You wonder how often the whole world seems to flip on it's head, so you could find that you are walking on an opposite continent in an opposite hemisphere and not even blink an eye at the realization.

-XOXO,

Monday, February 27, 2012

Morphling

(Pre-Script: This poem best read as the song, "Shadowfeet," #12 on the playlist, plays in the background. Go down to the playlist, click on that song, then come back and resume reading. I'll wait...)(...still waiting...)
I don't know how to be a person in this situation so I will
change myself into a fish
and swim beneath
through the viscous liquid form of what has dripped under my feet,
(tears and beers and blood from the breaking)
then when I am braver I will change again
into a bird and expand my wings above myself,
then look down from the blue sky and see
the big picture in which I am the middle:
"look, there I am walking forward and there beside me is a tree and up
beyond that bend is where I will rest on that bench by the river of which I
I am not yet aware."
then when I am bravest I
will morph back into the human
who created the tears, spilled the beers,
felt the depth of the cut from which the blood dripped,
the person in the middle of a situation she cannot see around
to control it's outcome,
but walks forward wide eyed anyway.
-XOXO,

Wednesday, February 15, 2012

Talking To Myself

(Pre-Script: This post should be read as the song, " Cornflake Girl," #7 on the playlist, OR IF YOU PREFER, "Grace Kelly," #47 on the playlist, plays in the background. Go down to the playlist and click on either of those songs, then come back up and resume reading. I'll wait...)(...still waiting...)

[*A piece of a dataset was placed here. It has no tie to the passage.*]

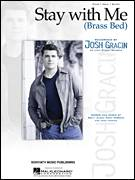 Cover icon of Stay With Me (Brass Bed) sheet music for voice, piano or guitar by Josh Gracin, Brett James and Terry McBride, intermediate voice, piano or guitar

I like knowing that technology has advanced to a point where people who* (*those of us who) talk to them*(*our) selves no longer look crazy. We can just pretend we're talking into any nearby cord or wire or if we're in our cars, some device that is below the view of any passer-byers.

Ahem.

I don't always talk to myself, I'm more of a self interrupter. In my mind, I am always talking to myself, and sometimes some of those thoughts are so loud that it's like my brain does not want to have to bear it alone, and out pops a sentence that I had been doing such a good job of containing inside. This would not be such a big deal except that the sentence that pops out is not necessarily the one at the beginning of the train of thought; it's often one of the middle freight thoughts on the train, carrying a random link that would make sense if you could have heard the beginning and the caboose thoughts, but by itself, it just sounds out of place and crazy.

But if I say it into a cord/phone/something below the radar, it no longer looks crazy. See how I did that? "Crazy" now looks like that lady I saw walking past who was wearing what looked like two Chou Chou dogs on her feet. She walked past me and I thought "Do you understand what is happening on your feet?" and then I remembered that at that exact moment, I had a sock in my hair. And it was blue. And I was a public place. In fact, I was at work. That place where it matters what I wear, where I tell other people what to wear. I never told anyone to wear a Chou Chou dog; I also never told them to wear blue socks in their hair. In my own defense, when I learned to do the sock bun the day before, it didn't occur to me to wear a sock the color of my hair. (You would think it would have been obvious that I should have chosen a brown sock to wear in brown hair. What can I say, my mind often eschews "obvious" for more complicated random thoughts.) Also in my defense, the sock was not visible. Just a messy but oh so deliberately messy bun was visible. So there is also a difference between wearing your crazy on the outside vs hiding your crazy beneath your hair. At least I surely hope there is.


-XOXO,

Tuesday, February 14, 2012

Messy

(Pre-Script: This post best read as the song, "Good Gone Girl," #46 on the playlist, plays in the background. Go down to the playlist, click on that song, then come back and resume reading. I'll wait...)(...still waiting...)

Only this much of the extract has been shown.